CVE-2025-66310 is a stored Cross-Site Scripting (XSS) vulnerability affecting the Grav CMS admin plugin prior to version 1.11.0-beta.1. The vulnerability arises from improper neutralization of user input in the data[header][template] parameter at the /admin/pages/[page] endpoint. An attacker with authenticated access can inject malicious JavaScript code into the page's frontmatter metadata, which is then stored persistently. When the affected page is rendered either in the administrative interface or on the frontend, the malicious script executes automatically. This can lead to a range of attacks including session hijacking, unauthorized administrative actions, or further exploitation of the system. The vulnerability requires an attacker to have authenticated privileges and some user interaction, which limits remote exploitation but does not eliminate risk, especially in environments with multiple administrators or compromised credentials. The CVSS 4.0 vector indicates network attack vector, low attack complexity, no privileges required (though the description states PR:H, meaning high privileges required, which suggests some discrepancy), user interaction required, and low impact on confidentiality and integrity but high scope and availability impact. The vulnerability is fixed in Grav version 1.11.0-beta.1. No public exploits have been reported yet, but the stored nature of the XSS makes it particularly dangerous in administrative contexts where sensitive operations occur.

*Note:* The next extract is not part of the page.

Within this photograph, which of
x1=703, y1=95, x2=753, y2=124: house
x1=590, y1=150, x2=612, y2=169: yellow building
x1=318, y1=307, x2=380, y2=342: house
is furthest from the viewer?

For European organizations, this vulnerability poses a significant risk to the integrity and availability of websites and administrative interfaces running Grav CMS. Exploitation could allow attackers to execute arbitrary scripts within the context of the admin interface, potentially leading to session hijacking, unauthorized content modification, or privilege escalation. This could result in defacement, data leakage, or disruption of services. Organizations with multiple administrators or less stringent access controls are at higher risk. Since Grav is used by various public sector, educational, and private entities in Europe for content management, the impact could extend to critical information systems and public-facing websites. The stored XSS can also facilitate supply chain attacks if attackers inject malicious code that propagates to end users. The medium CVSS score reflects moderate risk, but the administrative context elevates the potential damage. The lack of known exploits in the wild suggests a window for proactive mitigation before widespread attacks occur.

European organizations should immediately upgrade Grav CMS to version 1.11.0-beta.1 or later to remediate this vulnerability. In addition to patching, implement strict input validation and sanitization on all user-supplied data, especially metadata fields like data[header][template]. Employ Content Security Policy (CSP) headers to restrict script execution sources and reduce the impact of potential XSS attacks. Limit administrative access to trusted users and enforce strong authentication mechanisms, including multi-factor authentication (MFA), to reduce the risk of credential compromise. Regularly audit and monitor administrative actions and logs for suspicious behavior. Consider deploying Web Application Firewalls (WAFs) with rules targeting XSS payloads specific to Grav CMS. Educate administrators about the risks of XSS and safe content management practices. Finally, conduct periodic security assessments and penetration testing focusing on CMS components to detect similar vulnerabilities early.